THE EXERCISE> In the records, swap "boat hull" for "vessel hull" and reproduce everything from the line containing "In terms of" down to the end of the records, with all other text unchanged. Leave the pictures out of the answer.

SUPPLIED ENTRIES>
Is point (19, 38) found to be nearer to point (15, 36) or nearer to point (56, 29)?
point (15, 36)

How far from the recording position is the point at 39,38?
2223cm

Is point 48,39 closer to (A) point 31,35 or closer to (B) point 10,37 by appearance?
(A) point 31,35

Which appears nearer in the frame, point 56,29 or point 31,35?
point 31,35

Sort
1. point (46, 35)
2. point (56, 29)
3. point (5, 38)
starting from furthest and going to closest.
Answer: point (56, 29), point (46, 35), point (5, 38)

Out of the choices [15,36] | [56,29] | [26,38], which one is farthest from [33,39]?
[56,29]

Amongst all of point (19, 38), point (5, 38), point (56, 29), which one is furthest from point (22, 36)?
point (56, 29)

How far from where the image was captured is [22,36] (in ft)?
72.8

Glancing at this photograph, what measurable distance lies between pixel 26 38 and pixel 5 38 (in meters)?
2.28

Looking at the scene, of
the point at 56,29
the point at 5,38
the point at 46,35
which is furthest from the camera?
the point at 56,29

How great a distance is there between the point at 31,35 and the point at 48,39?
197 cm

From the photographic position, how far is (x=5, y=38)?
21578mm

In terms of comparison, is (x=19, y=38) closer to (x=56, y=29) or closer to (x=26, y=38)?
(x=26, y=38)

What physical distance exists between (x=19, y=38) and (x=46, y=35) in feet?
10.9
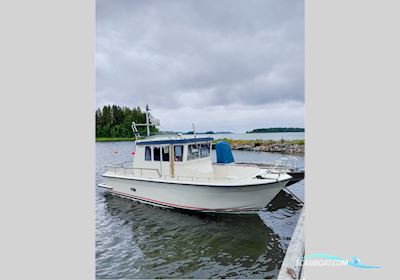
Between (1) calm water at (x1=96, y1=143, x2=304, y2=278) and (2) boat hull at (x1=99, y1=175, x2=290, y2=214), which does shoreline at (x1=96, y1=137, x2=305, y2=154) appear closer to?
(1) calm water at (x1=96, y1=143, x2=304, y2=278)

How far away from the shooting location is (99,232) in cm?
686

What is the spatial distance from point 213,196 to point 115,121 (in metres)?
47.1

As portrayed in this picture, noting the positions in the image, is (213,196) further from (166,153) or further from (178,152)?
(166,153)

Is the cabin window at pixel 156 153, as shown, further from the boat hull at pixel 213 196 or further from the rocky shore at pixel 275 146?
the rocky shore at pixel 275 146

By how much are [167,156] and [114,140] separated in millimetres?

FINAL ANSWER>
In terms of comparison, is (x=19, y=38) closer to (x=56, y=29) or closer to (x=26, y=38)?
(x=26, y=38)

What physical distance exists between (x=19, y=38) and (x=46, y=35) in feet?
10.9
Between (1) calm water at (x1=96, y1=143, x2=304, y2=278) and (2) vessel hull at (x1=99, y1=175, x2=290, y2=214), which does shoreline at (x1=96, y1=137, x2=305, y2=154) appear closer to?
(1) calm water at (x1=96, y1=143, x2=304, y2=278)

How far away from the shooting location is (99,232) in cm?
686

What is the spatial distance from point 213,196 to point 115,121 (in metres)?
47.1

As portrayed in this picture, noting the positions in the image, is (213,196) further from (166,153) or further from (178,152)?
(166,153)

Is the cabin window at pixel 156 153, as shown, further from the vessel hull at pixel 213 196 or further from the rocky shore at pixel 275 146?
the rocky shore at pixel 275 146

By how much are [167,156] and [114,140] separated in millimetres?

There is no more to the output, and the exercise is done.